The aims of COWCLIP are to raise the profile of wind-waves as a variable in the global climate system – both to foster and support determination of:
- the effects of climate variability and change on the wave climate, and
- the feedback influences of waves on the coupled ocean-atmosphere climate system.
Goals of COWCLIP are:
- Establish a collaborative working group with interest in global wave climate historical and future variability and change
- Resolve priority questions to aid climate impacts community
- Document wave climate projections methods being applied, and summarise existing wave climate projection studies
- Define a working protocol for wave climate projections:
- Agreed standard inter-comparison experiments to obtain adequate coverage of sampling space, to establish variance associated with several layers of uncertainty
- Minimum set of analyses/validation requires to foster inter-comparisons (projections and coupled models independently)
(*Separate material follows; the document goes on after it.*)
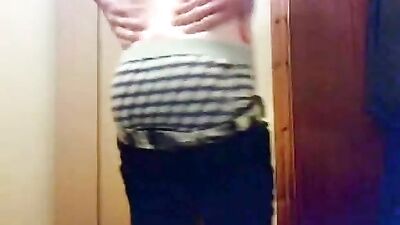 Young Masturbating Hottie - Amateur Cum Shots Handjob!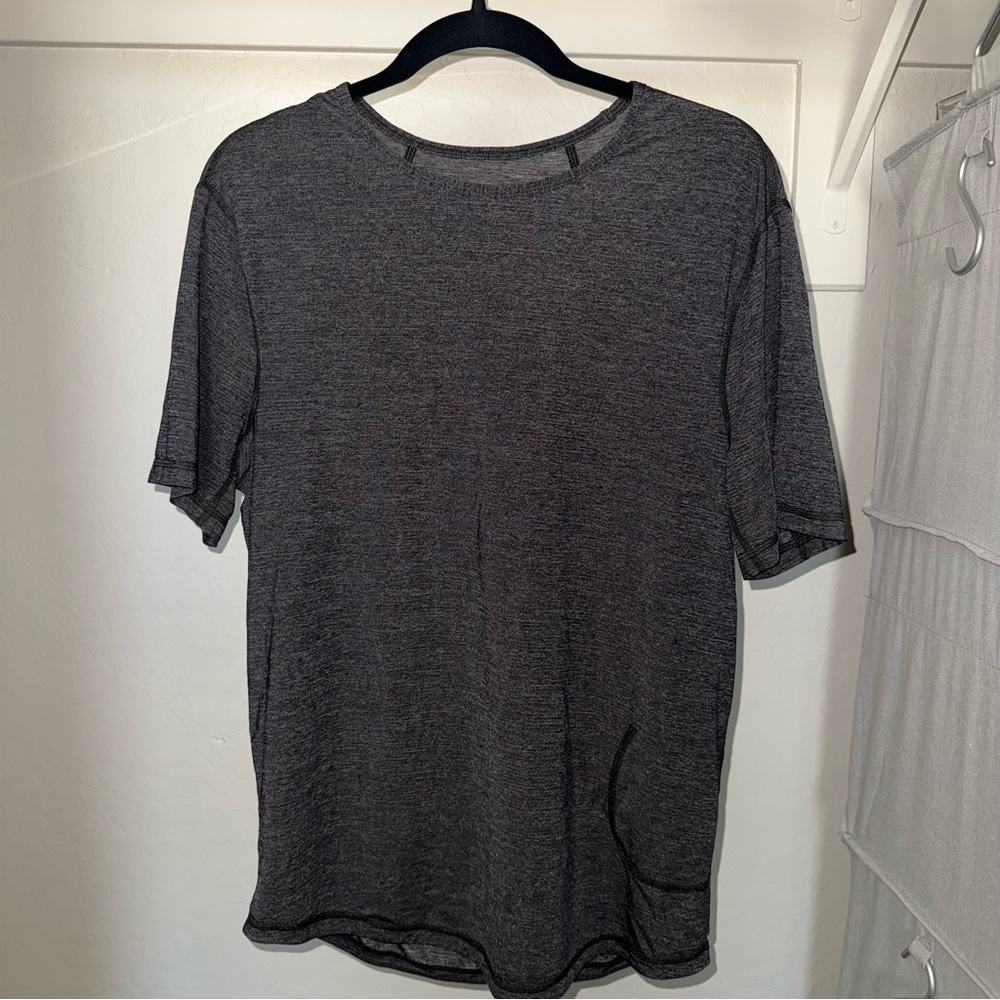 Lululemon Mens Gray Short Sleeve Tee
- Develop a technical framework to support the working group
- Project data server, QC, standard variables, etc
Future 21st Century changes in wind-wave climate have broad planning implications for coastal and offshore ecosystems and infrastructure. Atmosphere-ocean general circulation models (GCM) are now routinely used for assessing and providing future projections of climatological parameters such as temperature and precipitation, but generally these provide no information on ocean wind-waves. To fill this information gap a growing number of studies are using GCM outputs and independently producing global and regional scale wind-wave climate projections. To consolidate these efforts, understand the sources of variance between projections generated by different groups, and ultimately provide a robust picture of projected changes, we present strategies from the community derived multi-model ensemble of wave climate projections (COWCLIP) and an overview of regional contributions. The objective of COWCLIP is to make community based ensembles of wave climate projections freely accessible to the scientific community, to provide the necessary information to support comprehensive coastal impacts of climate change studies.
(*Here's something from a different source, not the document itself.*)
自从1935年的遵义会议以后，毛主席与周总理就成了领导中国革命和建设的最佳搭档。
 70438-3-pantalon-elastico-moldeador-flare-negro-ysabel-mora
Results of COWCLIP provided the foundation for the assessment of wind-wave climate variability and change within the Intergovernmental Panel for Climate Change (IPCC) Working Group 1 Fifth Assessment Report (AR5). In this report – the first assessment to include assessment of waves – changes in wave climate were projected over the 21st Century, with high uncertainty. The most robust feature of change identified in the assessment being a projected increase in wave heights in the Southern Ocean in future scenarios.